Interpretability

  1. No misinterpretation of missing values
  2. Atypical use of collections containers and reification

No misinterpretation of missing values

To count the number of nodes we use the following query:

SELECT (COUNT(?bnode) AS ?triples)
WHERE { ?bnode ?p ?o
FILTER (isBlank(?bnode))}

The query output is the number of blank nodes in the KG, and is used to understand the incidence of blank nodes compared to other resources.

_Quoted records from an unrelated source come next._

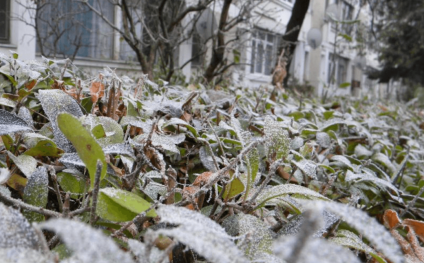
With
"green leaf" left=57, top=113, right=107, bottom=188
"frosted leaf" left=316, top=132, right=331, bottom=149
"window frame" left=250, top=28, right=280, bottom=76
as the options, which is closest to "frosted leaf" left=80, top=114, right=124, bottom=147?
"green leaf" left=57, top=113, right=107, bottom=188

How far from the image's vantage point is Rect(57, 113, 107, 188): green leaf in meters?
0.55

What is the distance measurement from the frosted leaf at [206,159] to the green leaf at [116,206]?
35 cm

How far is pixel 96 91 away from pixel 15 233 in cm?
71

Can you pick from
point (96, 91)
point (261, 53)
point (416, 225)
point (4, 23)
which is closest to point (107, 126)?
point (96, 91)

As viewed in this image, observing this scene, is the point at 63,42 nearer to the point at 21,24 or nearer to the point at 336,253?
the point at 21,24

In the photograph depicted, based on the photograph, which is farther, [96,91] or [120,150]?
[96,91]

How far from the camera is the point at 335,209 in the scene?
1.28 ft

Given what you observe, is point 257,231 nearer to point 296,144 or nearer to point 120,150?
point 120,150

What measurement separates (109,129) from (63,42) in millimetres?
7912

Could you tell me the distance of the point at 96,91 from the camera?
110 centimetres

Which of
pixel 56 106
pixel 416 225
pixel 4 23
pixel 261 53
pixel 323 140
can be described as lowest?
pixel 416 225

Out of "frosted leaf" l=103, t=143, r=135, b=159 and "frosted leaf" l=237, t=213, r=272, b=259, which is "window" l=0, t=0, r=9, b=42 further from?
"frosted leaf" l=237, t=213, r=272, b=259

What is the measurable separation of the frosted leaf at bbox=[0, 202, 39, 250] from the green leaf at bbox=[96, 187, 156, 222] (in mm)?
124

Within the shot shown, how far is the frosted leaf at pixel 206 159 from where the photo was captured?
903 mm
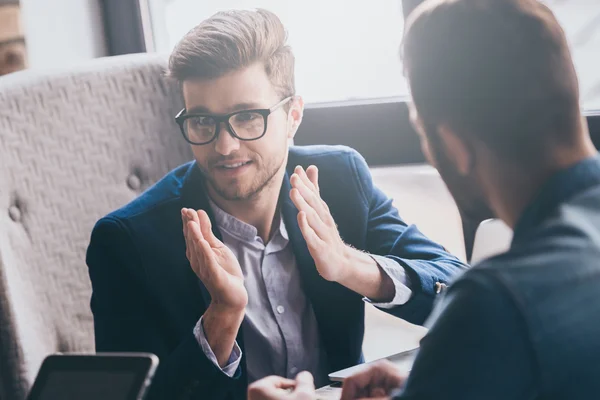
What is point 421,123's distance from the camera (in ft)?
2.66

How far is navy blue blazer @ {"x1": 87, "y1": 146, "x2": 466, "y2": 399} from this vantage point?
1049 mm

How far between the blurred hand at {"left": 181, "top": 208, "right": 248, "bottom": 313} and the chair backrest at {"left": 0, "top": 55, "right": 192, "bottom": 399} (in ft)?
0.76

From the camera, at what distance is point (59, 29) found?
1.53 meters

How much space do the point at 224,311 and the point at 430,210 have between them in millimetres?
329

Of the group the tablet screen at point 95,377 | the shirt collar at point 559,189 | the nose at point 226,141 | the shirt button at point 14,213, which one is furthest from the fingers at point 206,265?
the shirt collar at point 559,189

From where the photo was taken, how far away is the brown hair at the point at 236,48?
1033mm

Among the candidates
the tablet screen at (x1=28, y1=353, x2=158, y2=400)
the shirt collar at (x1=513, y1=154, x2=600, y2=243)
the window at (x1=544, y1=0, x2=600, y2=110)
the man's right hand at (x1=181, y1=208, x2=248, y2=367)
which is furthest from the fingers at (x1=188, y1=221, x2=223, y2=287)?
the window at (x1=544, y1=0, x2=600, y2=110)

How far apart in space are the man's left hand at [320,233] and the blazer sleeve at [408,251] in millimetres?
61

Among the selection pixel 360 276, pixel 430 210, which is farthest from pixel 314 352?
pixel 430 210

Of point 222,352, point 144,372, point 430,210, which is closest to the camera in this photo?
point 144,372

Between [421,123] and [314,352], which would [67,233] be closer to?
[314,352]

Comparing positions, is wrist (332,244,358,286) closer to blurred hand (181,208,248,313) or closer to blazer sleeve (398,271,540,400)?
blurred hand (181,208,248,313)

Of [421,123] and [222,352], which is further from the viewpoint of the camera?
[222,352]

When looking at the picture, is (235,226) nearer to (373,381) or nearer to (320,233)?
(320,233)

To quantize the metric, we first execute the following query that count the number of triples that do not have the property rdf:type:

SELECT (COUNT(?o) AS ?triples)
WHERE{?s ?p ?o.
FILTER(?p NOT IN (rdf:type))
}

Then we use the following formmula where $numBN$ is the output of the first query and $numDlc$ is the output of the second query:

\[m_{BN} = 1 - \frac{numBN}{numDlc}\]

Atypical use of collections containers and reification

In this case we check that there are no RDF data structures, in fact their use comes discouraged by W3C. To check their use we use the following query:

PREFIX rdf:<http://www.w3.org/1999/02/22-rdf-syntax-ns#>
PREFIX rdfs: <http://www.w3.org/2000/01/rdf-schema#>
SELECT (COUNT(?s) AS ?triples)
WHERE{
{?s rdf:type rdf:List }
UNION
{?s rdf:type rdf:Statement}
UNION
{?s rdf:type rdf:Alt}
UNION
{?s rdf:type rdf:Bag}
UNION
{?s rdf:type rdf:Seq}
UNION
{?s rdf:type rdf:Container}
UNION
{?s rdf:subject ?o}
UNION
{?s rdf:predicate ?o}
UNION
{?s rdf:object ?o}
UNION
{?s rdfs:member ?o}
UNION
{?s rdf:first ?o}
UNION
{?s rdf:rest ?o}
UNION
{?s rdf:_[0-9]+}
}

If the query returns even just one result, it means we have a triple that declares the use of RDF structures and therefore we attribute a value of 1 to the data (i.e. they are used), 0 otherwise.